"Cuando pienso en que Marcelo Porcel sigue suelto es un sentimiento de injusticia hacia nosotros, que nos tocó vivir situaciones abusivas y de alto riesgo. De eso puedo darme cuenta ahora, y eso creo que es lo más fuerte porque se aprovechó de nuestra inocencia para manipularnos y buscar sacar provecho de nosotros, algo que me da impotencia y muchísimo asco", escucharon los jueces Ignacio Rodríguez Varela, Julio Marcelo Lucini y Hernán Martín López.
"Si sigue libre esto puede volver a pasar", insistieron. Es que siete de las diez víctimas que denunciaron al empresario Marcelo Porcel (51) por abuso sexual escribieron cartas para pedir que finalmente lo detengan mientras avanza la causa que investiga los abusos cometidos contra compañeros del colegio de sus hijos en el Palermo Chico.

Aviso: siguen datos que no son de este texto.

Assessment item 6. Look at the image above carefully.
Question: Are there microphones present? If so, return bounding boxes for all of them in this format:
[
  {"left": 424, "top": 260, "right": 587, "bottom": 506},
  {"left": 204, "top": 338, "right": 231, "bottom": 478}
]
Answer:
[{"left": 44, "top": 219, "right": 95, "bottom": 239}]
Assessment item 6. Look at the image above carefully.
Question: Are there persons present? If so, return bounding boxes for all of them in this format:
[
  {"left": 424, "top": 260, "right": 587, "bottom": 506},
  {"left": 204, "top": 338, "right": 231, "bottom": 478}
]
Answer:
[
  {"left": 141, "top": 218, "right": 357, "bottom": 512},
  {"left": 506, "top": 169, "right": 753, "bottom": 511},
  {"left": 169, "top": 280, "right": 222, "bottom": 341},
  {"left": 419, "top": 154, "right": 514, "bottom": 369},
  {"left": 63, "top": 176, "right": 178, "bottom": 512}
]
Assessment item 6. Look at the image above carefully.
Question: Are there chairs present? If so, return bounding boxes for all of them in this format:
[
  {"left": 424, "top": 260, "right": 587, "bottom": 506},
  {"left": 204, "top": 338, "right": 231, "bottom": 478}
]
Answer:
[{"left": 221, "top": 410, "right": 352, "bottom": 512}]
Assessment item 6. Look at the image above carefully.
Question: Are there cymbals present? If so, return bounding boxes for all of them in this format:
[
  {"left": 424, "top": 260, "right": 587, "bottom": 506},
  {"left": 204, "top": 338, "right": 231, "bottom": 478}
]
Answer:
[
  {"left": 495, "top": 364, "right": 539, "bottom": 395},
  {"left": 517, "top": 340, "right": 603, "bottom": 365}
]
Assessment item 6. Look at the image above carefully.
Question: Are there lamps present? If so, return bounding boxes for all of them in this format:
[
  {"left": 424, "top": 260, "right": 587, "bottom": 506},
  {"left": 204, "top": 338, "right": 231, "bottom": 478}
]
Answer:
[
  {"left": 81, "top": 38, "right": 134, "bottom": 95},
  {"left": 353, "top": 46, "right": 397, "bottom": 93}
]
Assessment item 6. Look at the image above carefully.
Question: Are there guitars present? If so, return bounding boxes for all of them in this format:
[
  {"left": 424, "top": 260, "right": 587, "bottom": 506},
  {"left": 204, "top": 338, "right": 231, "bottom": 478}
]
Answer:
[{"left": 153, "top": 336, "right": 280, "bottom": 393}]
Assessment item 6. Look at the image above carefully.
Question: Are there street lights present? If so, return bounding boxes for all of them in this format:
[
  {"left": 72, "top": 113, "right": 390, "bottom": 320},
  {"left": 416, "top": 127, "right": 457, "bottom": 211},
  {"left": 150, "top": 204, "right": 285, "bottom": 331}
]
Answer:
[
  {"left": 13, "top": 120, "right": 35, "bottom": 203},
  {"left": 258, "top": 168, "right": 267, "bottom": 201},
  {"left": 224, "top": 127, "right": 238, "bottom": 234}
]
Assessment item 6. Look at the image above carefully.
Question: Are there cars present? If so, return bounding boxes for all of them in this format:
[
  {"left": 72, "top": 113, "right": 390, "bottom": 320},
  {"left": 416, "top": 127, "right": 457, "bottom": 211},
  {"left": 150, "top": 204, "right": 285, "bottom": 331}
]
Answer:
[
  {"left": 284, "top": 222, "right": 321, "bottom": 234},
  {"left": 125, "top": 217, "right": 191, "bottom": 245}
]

El abogado de los padres de las víctimas, Pablo Hawlena Gianotti, les hizo llegar los textos a la Sala IV de la Cámara del Crimen confirmó el procesamiento.
Finalmente, resolvieron no hacer lugar a los pedidos del abogado Roberto Rallín, aunque respondieron a algunos de los argumentos presentados por la defensa de Porcel para cuestionar el procesamiento.
Uno de ellos, la calificación penal. El empresario, que fue parte de Oh! Buenos Aires, el holding uruguayo a cargo de la concesión del shopping que se construye donde antes funcionaba el Buenos Aires Design, en Recoleta, fue formalmente acusado de los delitos de abuso sexual gravemente ultrajante agravado, corrupción de menores y producción de representación sexual de menor de edad reiterados (por tratarse de diez hechos) y agravado por ser la víctimas menores de 13 años.